Pancakes at Home: Lessons of a First Summer in the Country

Some years ago, a ladies' garden club invited me to give a talk about shade gardens. The club membership covers an affluent older neighborhood, full of old homes, old shade-trees, and old money. Jags, Benzes, and Volvo SUVs line the driveways of yards kept manicured by yard services.

I put on a nice tie and sport coat, and I even remembered shirt, shoes, and pants.  The meeting was delightful to me, since the appetizers were catered, the wine carefully selected and plentiful,  the ladies lovely and welcoming. Give me a room full of girl-talk anytime, so I don't have to discuss sports, about which I know nothing and care about even less, or find out how little my male companions really know about things I do really love: fast cars, World War II history, the space program, good liquor.

At the club meeting, as the setting sun made us all aglow with our wine and good cheer, I covered the basics of how to work with shady yards, emphasizing native plants, reduction of chemical use, and ways to conserve soil and water in Central Virginia's fickle weather.

I thought I'd knocked my "gig" out of the park, taking questions, drinking in moderation to their success, listening as everyone said it was a great talk.

I was never invited again.

It proved no great personal blow; I forgot about this one-off talk until one day, on the tractor mowing, it came to me: I told these gardeners what they did not wish to hear. They wanted me to recommend non-native species, discuss how to best remove healthy trees that were "in the way," and generally affirm what they already wanted to believe, what they already knew and did.

There on the tractor seat, I saw a fundamental difference between urban and suburban life and life "out here," where the land is Boss, water depends on a well, time moves differently, and the knowledge is acquired, often in harsh ways, never assumed.

So in the spirit of that realization of a fundamental difference between what the country and metropolitan areas teach, here are my lessons from year one in the country.
  • Work with the land or it works you to death: Perhaps the very wealthy can simply hire enough help to tend many rural acres. The Amish, scarce around  here, can lend each other a hand. Unlike the garden-club ladies, however, I can't spray or bulldoze my way to a "better" yard without breaking the bank. The land has a will of its own.  A large plot of land necessitates hard work with machinery, something Michael Pollan discusses well in his early book, Second Nature. Even there, however, it would be easy to ruin the character of land and soil with too much scraping and cutting.

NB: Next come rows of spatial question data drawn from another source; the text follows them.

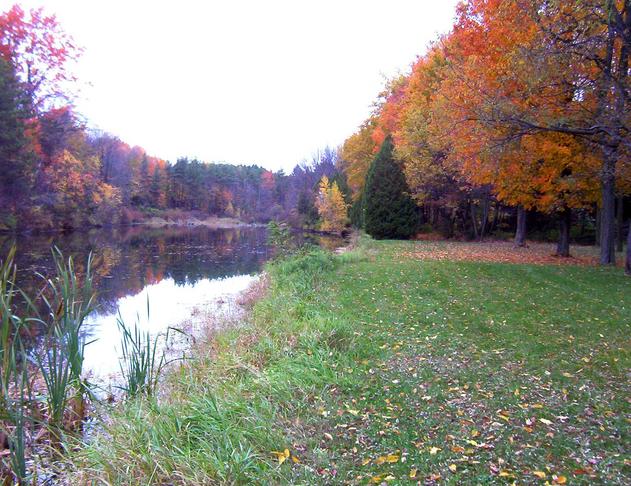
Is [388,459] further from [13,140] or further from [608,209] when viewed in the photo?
[13,140]

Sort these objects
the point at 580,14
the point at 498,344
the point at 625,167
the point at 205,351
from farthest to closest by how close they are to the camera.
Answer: the point at 625,167
the point at 580,14
the point at 205,351
the point at 498,344

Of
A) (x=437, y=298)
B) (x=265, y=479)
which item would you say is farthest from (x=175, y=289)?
(x=265, y=479)

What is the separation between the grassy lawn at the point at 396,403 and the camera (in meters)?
3.10

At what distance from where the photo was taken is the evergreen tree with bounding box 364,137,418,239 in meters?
26.0

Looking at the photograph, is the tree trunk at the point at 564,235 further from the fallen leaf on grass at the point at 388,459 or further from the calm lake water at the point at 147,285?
the fallen leaf on grass at the point at 388,459

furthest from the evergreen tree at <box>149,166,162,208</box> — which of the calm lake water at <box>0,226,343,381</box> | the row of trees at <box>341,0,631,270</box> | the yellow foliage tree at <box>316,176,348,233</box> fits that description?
the row of trees at <box>341,0,631,270</box>

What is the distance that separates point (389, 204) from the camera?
85.2ft

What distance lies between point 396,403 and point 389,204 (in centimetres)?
2241

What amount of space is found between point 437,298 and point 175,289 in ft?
31.0

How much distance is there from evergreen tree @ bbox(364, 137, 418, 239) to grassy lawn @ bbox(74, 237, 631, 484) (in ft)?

    Old-timers used the first tractors and backhoes and bulldozers to push back the woods to what I call "bowshot range," as if some ancestral memory of Indian raids haunted them. While I do provide the local raptor-birds with a good "kill zone" around our garden and house to cut down on the population of rodents and snakes, I also don't try to make the land into a golf-course or Japanese tea-garden.
  • Local really means local here: Ours is not the meritorious "locovore" movement in town and the DIY ethos of hipsters (I say that with admiration, not irony).  The local businesses here offer limited goods and services rather than boutique goods, but in nine months I've gotten on a first-name basis with my butcher, hardware-store manager, and deli owner (where the food is drop-dead fabulous, he being Lebanese-American like me). I support our tiny post office to keep it open, as do many neighbors. It means a job with benefits for another neighbor. 

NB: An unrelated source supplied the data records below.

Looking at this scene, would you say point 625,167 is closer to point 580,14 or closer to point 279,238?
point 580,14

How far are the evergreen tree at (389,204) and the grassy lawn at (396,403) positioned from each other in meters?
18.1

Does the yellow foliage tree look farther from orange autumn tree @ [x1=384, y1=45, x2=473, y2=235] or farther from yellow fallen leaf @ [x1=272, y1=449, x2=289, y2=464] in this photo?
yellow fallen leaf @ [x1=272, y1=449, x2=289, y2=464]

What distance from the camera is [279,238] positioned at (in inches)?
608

    I think one of our biggest adjustments has been "making do or doing without" so we don't have to drive to the suburban hell of Short Pump on a night I want left quiet. If Food Lion only has one type of really good cheese, so be it. I pretend I'm in 1970 at the A&P, and I make do. I do my "town shopping" in clusters to save gas and during  the off hours, when even Short Pump "Towne Center" can be as pleasant an excursion, almost, as loitering in Cary Town.
  • Time slows..and then slows some more: From a county extension agent, I got a booklet about making the transition to rural life. One fact stands out as impressively accurate. Locals don't hurry, and they look down on the "oh, I'm SO busy" attitude of urbanites. One is expected to linger, share news and, more importantly, listen. This will probably erode over time, given the always-online culture of kids here, but who cares? I'll be gone to whatever reward awaits me, by then.
  • Holding your tongue is a good thing: Local Tea-Party activists, mostly older white folks, meet in our deli. They could not be further from me, politically, but they are pleasant and not grumpy. We say hello and I eat my felafel while they bash Obama (rather politely).  In town I'd have fired off a verbal salvo. Not here. I've learned not to talk about religion, politics, or tractor-preferences save with close friends. That is reported to have once been a nice part of American life.
  • Being older has its advantages: I no longer feel the urge to be part of a scene that excludes those my age. That means it's fine to make my own pancakes at home instead of driving 30 minutes just to visit the latest hip place for pancakes that would cost me $10.  And my batter recipe is good enough, when paired with the locally made sausage.
Perhaps I expected real transformation, spiritually and emotionally, out here. Instead, country life means the slow accretion of the "facts on the ground" and a gradual calming of life through acceptance and hard work that builds the body and clears the mind.

Not bad for nine months. If the ladies of the garden club ever ask me back, I'll make that my focus.